Es sind nur noch wenige Tage bis zur zweiten Runde der Präsidentschaftswahlen in der Türkei. Am Sonntag findet die Stichwahl zwischen Amtsinhaber Recep Tayyip Erdoğan, der gleichzeitig Regierungschef und AKP-Vorsitzender ist, und dem CHP-Vorsitzenden Kemal Kılıçdaroğlu statt. Die Opposition ruft mit intensiver Dringlichkeit dazu auf, auch in der zweiten Runde zur Wahl zu gehen und das Ein-Mann-Regime zu beenden. Auch Fidan Ataselim, Generalsekretärin der Plattform „Wir werden Frauenmorde stoppen", hält den zweiten Wahlgang von entscheidender Bedeutung und weist auf die Gefahr hin, dass Parteien wie die kurdisch-islamistische Hüda-Par und die „Neue Wohlfahrtspartei“ (Yeniden Refah Partisi), mit der sich die AKP zu einem Wahlbündnis zusammengeschlossen hat und die sich direkt gegen die Errungenschaften von Frauen richten, ins Parlament eingezogen sind.
Erdoğan hat in der ersten Runde nicht gewonnen
Erdoğan habe in der ersten Runde nicht gewonnen, betont Fidan Ataselim in einer Einschätzung der politischen Situation nach den Wahlen vom 14. Mai gegenüber ANF: „Recep Tayyip Erdoğan hat im ersten Wahlgang nicht gewonnen. Er erreichte nicht einmal 50 Prozent der Stimmen, und die Präsidentschaftswahl geht in die zweite Runde. Die Parlamentswahlen sind jedoch abgeschlossen, und leider sind vier Kandidaten der Hüda-Par auf der AKP-Liste zu Abgeordneten gewählt worden. Außerdem erhielten fünf Kandidaten der Neuen Wohlfahrtspartei genügend Stimmen und wurden Abgeordnete. Auch die MHP erhielt mehr Stimmen. Dieses Panorama zeigt, dass wir es mit dem reaktionärsten Parlament der Geschichte zu tun haben. Die Tatsache, dass sie Stimmen mit dem Versprechen erhalten, Frauenrechte abzuschaffen, ist ein Thema, über das wir alle nachdenken sollten. Der wichtigste Grund dafür ist die frauenfeindliche Politik der politischen Machthaber in den letzten Jahren.“
Erdoğans Volksallianz habe alle frauenfeindlichen Kräfte vereint, so Fidan Ataselim. Die stärkste Fraktion im Parlament setze sich aus Personen zusammen, die Gewalt gegen Frauen in der Ehe als legitim betrachten, Frauen aus dem öffentlichen Raum zu verdrängen versuchen und gemischtgeschlechtliche Erziehung ablehnen.

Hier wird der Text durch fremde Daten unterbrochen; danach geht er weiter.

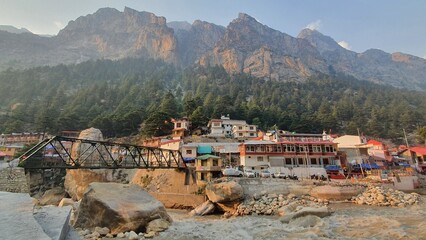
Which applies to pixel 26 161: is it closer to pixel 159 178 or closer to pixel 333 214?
pixel 159 178

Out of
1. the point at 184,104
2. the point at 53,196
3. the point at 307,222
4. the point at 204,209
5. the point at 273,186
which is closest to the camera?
the point at 307,222

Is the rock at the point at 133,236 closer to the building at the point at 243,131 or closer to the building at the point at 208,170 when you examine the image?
the building at the point at 208,170

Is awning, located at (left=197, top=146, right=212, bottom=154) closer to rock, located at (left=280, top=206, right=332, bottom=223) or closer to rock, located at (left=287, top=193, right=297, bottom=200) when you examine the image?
rock, located at (left=287, top=193, right=297, bottom=200)

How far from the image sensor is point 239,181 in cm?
3416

„Trotz aller Meinungsverschiedenheiten Kılıçdaroğlu wählen“
Daher sei die Stichwahl gerade für Frauen von entscheidender Bedeutung, allerdings werde der Kampf unabhängig vom Ergebnis nicht enden, betont Fidan Ataselim: „Wir sind mit einem erschreckenden Bild konfrontiert, aber es ist möglich, diese Entwicklung irgendwo zu stoppen. Das Wichtigste ist, dass Recep Tayyip Erdoğan die Präsidentschaftswahl nicht gewinnt. Es geht darum, den einen Mann loszuwerden. Bei der Stichwahl am 28. Mai sollten unsere Stimmen für Kılıçdaroğlu zusammenkommen, auch wenn wir normalerweise in anderen Fragen unterschiedlicher Meinung und mit seinem jüngsten Verhalten nicht einverstanden sind. So können wir immer noch einen Mechanismus und eine Möglichkeit haben, die entsetzliche Situation im Parlament zu beenden."
Fidan Ataselim appelliert an alle Frauen: „Deshalb sage ich, es ist an der Zeit, sich mehr zu organisieren. Ich sage den Frauen, lasst uns bei den Wahlen am 28. Mai unsere Stimmen für Kılıçdaroğlu zusammenbringen, aber für die folgenden Tage, egal wie das Ergebnis ausfällt, ist es unsere organisierte Kraft, die dafür sorgen wird, dass wir unsere eigenen Entscheidungen umsetzen können und dass sie nicht Hand an unsere Rechte legen. Deshalb rufe ich alle Frauen auf, sich gleichzeitig zu organisieren."